Temporary Reforms to the UK Restructuring and Insolvency Regime
Suspension of Wrongful Trading
Under current law, once a director of a company concludes that there is no reasonable prospect of the company avoiding an insolvent liquidation or an insolvent administration, the director has a duty to take every step which a reasonably diligent person would take to minimise potential loss to the company’s creditors. If the court deems that a director failed in this duty, the court can order the director to make such personal contribution to the company’s assets as it thinks proper. Given the impact that UK businesses are contending with in the wake of the COVID-19 pandemic, there would be many thousands of directors who feel themselves exposed to this offence.
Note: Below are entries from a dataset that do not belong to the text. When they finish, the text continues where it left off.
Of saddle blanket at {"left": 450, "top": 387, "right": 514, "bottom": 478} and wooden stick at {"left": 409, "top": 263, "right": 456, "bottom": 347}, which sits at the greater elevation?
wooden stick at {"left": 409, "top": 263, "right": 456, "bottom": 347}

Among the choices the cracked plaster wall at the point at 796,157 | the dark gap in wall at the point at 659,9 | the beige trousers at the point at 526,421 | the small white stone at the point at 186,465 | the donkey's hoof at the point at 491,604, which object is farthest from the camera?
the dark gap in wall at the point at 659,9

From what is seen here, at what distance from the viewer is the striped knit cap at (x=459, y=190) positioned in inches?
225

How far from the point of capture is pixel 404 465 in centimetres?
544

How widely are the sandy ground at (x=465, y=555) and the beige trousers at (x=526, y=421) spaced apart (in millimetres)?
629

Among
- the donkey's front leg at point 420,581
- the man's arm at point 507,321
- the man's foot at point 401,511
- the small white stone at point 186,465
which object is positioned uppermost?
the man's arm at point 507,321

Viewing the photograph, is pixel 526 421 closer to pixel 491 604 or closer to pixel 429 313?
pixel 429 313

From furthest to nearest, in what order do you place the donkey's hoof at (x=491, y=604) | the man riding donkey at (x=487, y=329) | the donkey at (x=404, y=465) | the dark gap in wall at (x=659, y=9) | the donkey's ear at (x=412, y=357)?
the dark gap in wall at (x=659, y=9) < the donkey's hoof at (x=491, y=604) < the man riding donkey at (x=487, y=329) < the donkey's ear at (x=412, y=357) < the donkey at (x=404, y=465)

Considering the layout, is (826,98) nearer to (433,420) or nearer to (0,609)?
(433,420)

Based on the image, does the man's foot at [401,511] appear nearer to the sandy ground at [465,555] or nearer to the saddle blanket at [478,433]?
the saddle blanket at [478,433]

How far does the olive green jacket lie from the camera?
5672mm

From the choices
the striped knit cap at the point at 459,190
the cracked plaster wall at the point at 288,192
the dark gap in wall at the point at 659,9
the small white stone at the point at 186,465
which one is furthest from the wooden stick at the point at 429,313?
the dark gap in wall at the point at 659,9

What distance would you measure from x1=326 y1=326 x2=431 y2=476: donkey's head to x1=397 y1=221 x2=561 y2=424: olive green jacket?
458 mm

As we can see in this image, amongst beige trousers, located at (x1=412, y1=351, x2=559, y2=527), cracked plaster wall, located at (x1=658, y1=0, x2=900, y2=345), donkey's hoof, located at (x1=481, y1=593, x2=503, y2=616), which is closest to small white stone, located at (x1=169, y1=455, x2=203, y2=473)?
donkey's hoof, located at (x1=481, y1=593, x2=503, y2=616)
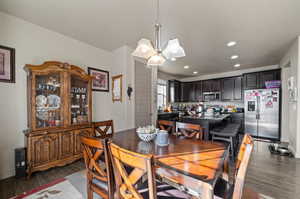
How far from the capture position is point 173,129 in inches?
88.9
This potential personal liability for wrongful trading has been suspended from 1 March 2020, until the later of (a) 30 June 2020 and (b) one month after the CIGB has been enacted (the “relevant period”). Courts will ignore the actions of a director during the relevant period when assessing the amount of compensation payable by a director who is later found liable for wrongful trading. All other duties of and potential offences by directors of UK companies continue to apply. There is the potential for the Government to further extend this relevant period.
Statutory Demands and Winding up Petitions
The second temporary measure introduced by the CIGB is a provision to restrict statutory demands and winding up petitions being issued against companies where the debt is unpaid for reasons relating to the COVID-19 pandemic. It appears that there is a relatively low threshold for companies to establish that the pandemic has had a “financial effect” on the company, with the company only required to establish that their financial position has worsened for reasons relating to COVID-19.
In practice, this is designed to prevent creditors from threatening winding up proceedings or the issuance of statutory demands as a method of securing payment from companies in such a positIon. These temporary measures are effective from 27 April 2020 and are due to last until 30 June 2020. Again, there is the possibility that this temporary measure may be extended.
The permanent reforms have been trailed for a couple of years. The temporary reforms have been put together in a few weeks. It remains to be seen what uptake there will be for the new moratorium process and the restructuring plan procedure. The termination clause proposal and the temporary reforms will have a more immediate effect but may well be challenged in court in relation to their detailed application in individual circumstances.
This publication/newsletter is for informational purposes and does not contain or convey legal advice. The information herein should not be used or relied upon in regard to any particular facts or circumstances without first consulting a lawyer. Any views expressed herein are those of the author(s) and not necessarily those of the law firm's clients.